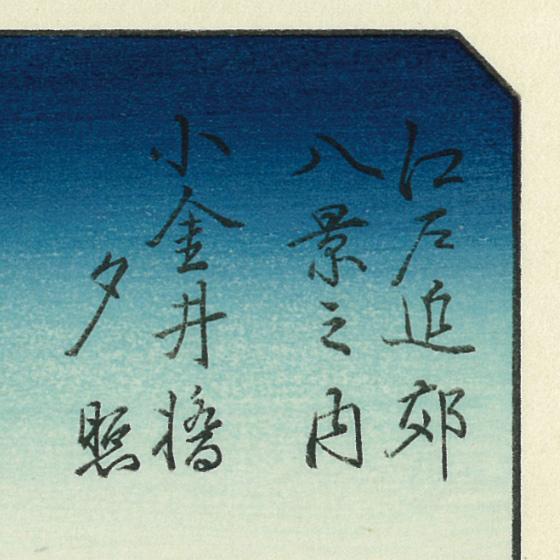「江戸近郊八景」は広重が特注で描いた江戸郊外の名所シリーズ。どの作品にも狂歌が添えられています。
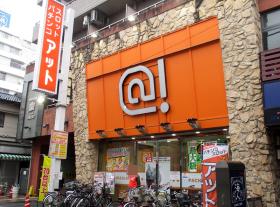 @![アット]石神井店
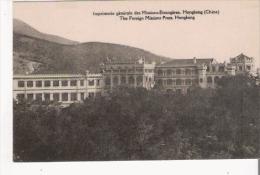HONGKONG (CHINE) IMPRIMERIE GENERALE DES MISSIONS ETRANGERES - Chine (Hong Kong)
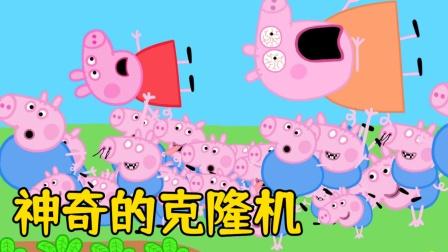 小猪佩奇动画:佩奇家出现几百个乔治,原因竟是拍照造成的!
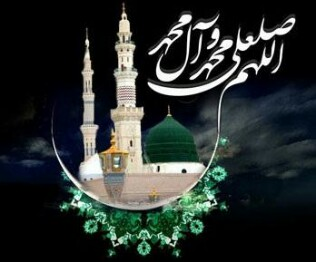 Imam Praised Divine Mission of Holy Prophet and his Pure Progeny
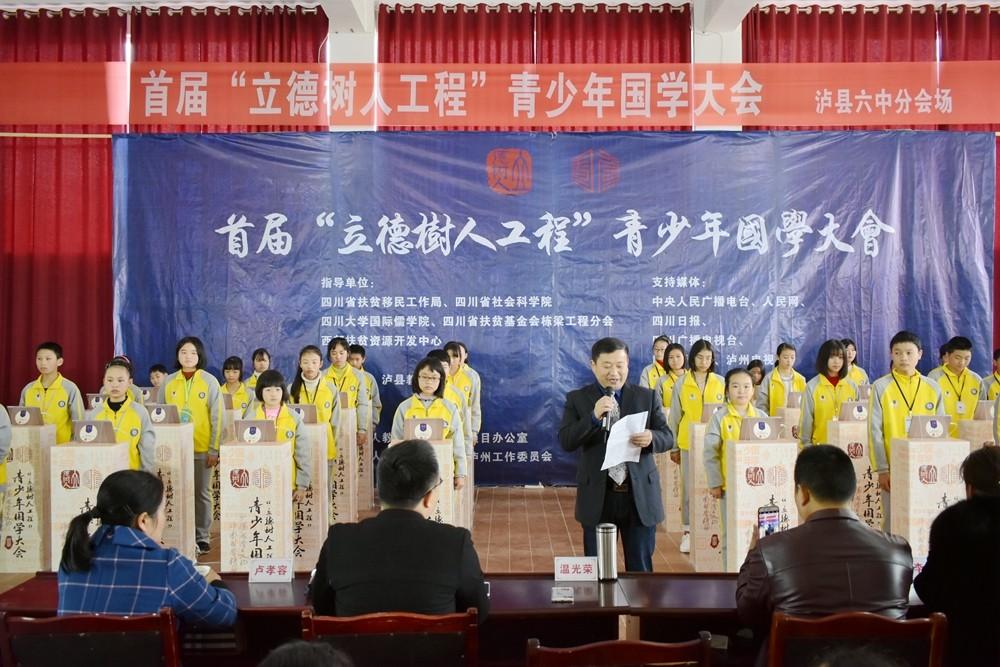 泸县六中率队参加青少年国学大会校园海选活动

# [Work task]
Write out the data above in full and exactly, but without the pictures.

# [Result for this task]
「江戸近郊八景」は広重が特注で描いた江戸郊外の名所シリーズ。どの作品にも狂歌が添えられています。
 @![アット]石神井店
HONGKONG (CHINE) IMPRIMERIE GENERALE DES MISSIONS ETRANGERES - Chine (Hong Kong)
 小猪佩奇动画:佩奇家出现几百个乔治,原因竟是拍照造成的!
 Imam Praised Divine Mission of Holy Prophet and his Pure Progeny
 泸县六中率队参加青少年国学大会校园海选活动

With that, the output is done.